In addition, healthcare laws and regulations may change significantly in the future. Any new healthcare laws or regulations may adversely affect our business. A review of our business by courts or regulatory authorities may result in a determination that could adversely affect our operations. Also, the healthcare regulatory environment may change in a way that restricts our operations.

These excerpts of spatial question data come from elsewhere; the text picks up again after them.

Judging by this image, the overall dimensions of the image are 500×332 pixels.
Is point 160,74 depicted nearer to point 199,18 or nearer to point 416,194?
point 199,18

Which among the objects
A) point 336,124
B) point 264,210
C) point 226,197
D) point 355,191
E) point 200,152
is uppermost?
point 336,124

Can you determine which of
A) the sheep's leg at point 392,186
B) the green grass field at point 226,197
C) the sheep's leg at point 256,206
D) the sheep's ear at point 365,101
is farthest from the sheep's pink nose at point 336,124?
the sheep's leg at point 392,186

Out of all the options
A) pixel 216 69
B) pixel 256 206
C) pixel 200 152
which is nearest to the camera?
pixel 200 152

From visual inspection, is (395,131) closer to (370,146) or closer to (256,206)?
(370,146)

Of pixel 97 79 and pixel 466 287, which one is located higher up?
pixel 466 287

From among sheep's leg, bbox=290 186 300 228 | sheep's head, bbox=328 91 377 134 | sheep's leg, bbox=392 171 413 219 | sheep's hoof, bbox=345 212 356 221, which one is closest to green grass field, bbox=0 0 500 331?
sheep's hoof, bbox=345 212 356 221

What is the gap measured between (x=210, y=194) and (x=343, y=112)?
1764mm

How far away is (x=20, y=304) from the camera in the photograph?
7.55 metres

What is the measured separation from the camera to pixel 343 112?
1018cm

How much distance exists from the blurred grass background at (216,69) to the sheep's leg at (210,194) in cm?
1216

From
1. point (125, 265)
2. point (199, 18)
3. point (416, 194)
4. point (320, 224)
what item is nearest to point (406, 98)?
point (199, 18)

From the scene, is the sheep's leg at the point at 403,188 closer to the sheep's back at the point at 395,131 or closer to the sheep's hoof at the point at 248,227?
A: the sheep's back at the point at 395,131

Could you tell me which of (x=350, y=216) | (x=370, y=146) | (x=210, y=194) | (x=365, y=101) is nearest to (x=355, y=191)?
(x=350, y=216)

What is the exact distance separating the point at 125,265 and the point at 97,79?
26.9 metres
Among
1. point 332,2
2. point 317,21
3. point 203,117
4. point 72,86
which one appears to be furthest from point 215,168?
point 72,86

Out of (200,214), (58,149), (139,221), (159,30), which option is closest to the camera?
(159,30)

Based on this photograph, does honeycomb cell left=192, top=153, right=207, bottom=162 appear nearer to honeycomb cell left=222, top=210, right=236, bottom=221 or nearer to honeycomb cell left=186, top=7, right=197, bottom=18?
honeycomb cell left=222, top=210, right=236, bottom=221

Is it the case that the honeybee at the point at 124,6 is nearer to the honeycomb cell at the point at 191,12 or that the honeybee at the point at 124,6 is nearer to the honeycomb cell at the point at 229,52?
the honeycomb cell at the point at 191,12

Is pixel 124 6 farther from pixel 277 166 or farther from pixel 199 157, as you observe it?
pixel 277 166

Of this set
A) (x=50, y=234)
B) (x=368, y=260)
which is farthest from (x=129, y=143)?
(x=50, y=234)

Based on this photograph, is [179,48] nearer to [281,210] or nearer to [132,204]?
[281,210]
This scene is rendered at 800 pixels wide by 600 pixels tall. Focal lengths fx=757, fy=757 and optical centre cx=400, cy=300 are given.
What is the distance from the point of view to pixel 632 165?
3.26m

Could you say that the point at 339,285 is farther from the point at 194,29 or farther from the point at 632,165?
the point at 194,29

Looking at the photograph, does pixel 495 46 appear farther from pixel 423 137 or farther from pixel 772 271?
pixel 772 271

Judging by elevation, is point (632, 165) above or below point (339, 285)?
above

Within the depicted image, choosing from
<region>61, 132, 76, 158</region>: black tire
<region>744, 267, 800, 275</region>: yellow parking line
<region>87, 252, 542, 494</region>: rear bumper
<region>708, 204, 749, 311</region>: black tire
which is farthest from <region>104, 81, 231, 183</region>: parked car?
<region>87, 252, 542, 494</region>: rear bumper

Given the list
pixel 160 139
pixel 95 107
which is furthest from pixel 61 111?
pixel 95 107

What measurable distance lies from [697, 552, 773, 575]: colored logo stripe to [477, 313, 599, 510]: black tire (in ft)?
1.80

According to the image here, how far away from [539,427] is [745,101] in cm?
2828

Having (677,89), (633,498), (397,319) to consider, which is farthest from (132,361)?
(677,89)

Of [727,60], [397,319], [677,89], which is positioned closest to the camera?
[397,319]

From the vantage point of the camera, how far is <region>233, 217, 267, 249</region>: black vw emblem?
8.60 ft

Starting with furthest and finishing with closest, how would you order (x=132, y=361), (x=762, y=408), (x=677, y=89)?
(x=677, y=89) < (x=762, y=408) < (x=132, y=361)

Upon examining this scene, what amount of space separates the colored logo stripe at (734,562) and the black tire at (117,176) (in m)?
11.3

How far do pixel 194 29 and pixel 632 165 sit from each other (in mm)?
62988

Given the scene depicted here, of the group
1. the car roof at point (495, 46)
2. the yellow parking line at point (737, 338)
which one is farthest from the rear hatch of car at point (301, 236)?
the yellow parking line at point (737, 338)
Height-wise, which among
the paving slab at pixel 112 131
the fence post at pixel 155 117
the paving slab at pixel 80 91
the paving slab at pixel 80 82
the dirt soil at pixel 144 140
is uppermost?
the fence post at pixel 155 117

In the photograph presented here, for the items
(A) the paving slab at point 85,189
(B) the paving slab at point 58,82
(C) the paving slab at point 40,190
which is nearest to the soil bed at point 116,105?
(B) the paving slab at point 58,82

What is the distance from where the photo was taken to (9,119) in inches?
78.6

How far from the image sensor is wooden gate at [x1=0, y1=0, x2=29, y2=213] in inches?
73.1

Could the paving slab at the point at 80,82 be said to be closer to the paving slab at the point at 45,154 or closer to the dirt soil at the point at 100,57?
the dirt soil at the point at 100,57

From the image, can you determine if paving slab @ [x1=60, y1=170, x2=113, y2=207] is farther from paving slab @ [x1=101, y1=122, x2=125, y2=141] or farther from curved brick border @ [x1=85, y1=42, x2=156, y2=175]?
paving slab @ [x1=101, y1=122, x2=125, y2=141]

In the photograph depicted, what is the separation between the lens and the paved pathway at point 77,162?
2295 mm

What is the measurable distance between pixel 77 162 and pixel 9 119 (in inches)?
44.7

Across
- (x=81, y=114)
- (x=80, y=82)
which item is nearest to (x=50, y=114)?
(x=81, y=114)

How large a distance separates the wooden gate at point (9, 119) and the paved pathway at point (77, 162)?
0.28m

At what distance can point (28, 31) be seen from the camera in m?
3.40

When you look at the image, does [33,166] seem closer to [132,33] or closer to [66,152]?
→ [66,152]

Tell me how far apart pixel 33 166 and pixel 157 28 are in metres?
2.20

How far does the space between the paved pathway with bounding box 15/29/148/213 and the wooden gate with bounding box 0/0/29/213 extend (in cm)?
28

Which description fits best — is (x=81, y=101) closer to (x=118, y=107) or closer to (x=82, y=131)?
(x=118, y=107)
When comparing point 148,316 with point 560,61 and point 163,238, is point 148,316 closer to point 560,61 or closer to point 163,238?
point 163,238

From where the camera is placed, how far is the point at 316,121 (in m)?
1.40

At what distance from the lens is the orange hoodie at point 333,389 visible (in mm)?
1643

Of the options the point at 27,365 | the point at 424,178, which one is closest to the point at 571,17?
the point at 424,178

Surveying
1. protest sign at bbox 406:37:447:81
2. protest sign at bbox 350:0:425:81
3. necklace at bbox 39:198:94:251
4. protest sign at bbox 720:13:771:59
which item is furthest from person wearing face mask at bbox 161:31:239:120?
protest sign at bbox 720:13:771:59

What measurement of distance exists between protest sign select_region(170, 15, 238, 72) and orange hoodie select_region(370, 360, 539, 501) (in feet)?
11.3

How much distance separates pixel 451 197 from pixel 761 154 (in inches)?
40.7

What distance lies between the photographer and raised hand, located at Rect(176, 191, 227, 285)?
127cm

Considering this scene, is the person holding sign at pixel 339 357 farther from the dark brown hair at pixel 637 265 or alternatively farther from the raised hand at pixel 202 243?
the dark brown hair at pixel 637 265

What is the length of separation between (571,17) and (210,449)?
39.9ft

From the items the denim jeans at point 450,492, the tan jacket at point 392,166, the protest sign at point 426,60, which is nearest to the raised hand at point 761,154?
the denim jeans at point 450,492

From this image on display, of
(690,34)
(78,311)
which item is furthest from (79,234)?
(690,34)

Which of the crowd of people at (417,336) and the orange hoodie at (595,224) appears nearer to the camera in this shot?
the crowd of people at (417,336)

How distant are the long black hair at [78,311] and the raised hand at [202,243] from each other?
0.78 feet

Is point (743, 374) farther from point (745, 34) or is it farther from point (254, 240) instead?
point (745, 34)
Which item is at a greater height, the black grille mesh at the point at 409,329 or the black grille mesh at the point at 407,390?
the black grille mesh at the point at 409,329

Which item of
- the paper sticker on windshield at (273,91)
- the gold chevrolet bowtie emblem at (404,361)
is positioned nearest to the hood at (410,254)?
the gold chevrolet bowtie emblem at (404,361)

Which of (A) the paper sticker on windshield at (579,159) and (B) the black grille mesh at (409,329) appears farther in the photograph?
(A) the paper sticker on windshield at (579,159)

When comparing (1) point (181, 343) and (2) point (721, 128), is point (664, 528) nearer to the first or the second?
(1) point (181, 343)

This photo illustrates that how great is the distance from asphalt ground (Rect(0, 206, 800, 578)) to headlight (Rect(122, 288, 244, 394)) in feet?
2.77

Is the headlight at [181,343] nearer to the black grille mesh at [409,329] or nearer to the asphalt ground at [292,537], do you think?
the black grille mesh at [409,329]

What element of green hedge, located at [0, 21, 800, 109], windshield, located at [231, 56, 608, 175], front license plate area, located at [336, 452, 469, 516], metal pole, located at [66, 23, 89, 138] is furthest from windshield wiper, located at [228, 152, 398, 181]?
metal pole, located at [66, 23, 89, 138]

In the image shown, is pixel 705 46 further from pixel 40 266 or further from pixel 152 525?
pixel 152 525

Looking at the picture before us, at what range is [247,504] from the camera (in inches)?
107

We are not aware of any governmental healthcare investigations involving our executives or us. However, any future healthcare investigations of our executives, our managers or us could result in significant liabilities or penalties to us, as well as adverse publicity.
The majority of our operations are conducted at one facility in San Diego, California. Any disruption at this facility could increase our expenses.
We take precautions to safeguard our facilities, including insurance, health and safety protocols, and off-site storage of computer data. However, a natural disaster, such as a fire, flood or earthquake, could cause substantial delays in our operations, damage or destroy our manufacturing equipment or inventory, and cause us to incur additional expenses. The insurance we maintain against fires, floods, earthquakes and other natural disasters may not be adequate to cover our losses in any particular case.
We may be liable for contamination or other harm caused by materials that we handle, and changes in environmental regulations could cause us to incur additional expense.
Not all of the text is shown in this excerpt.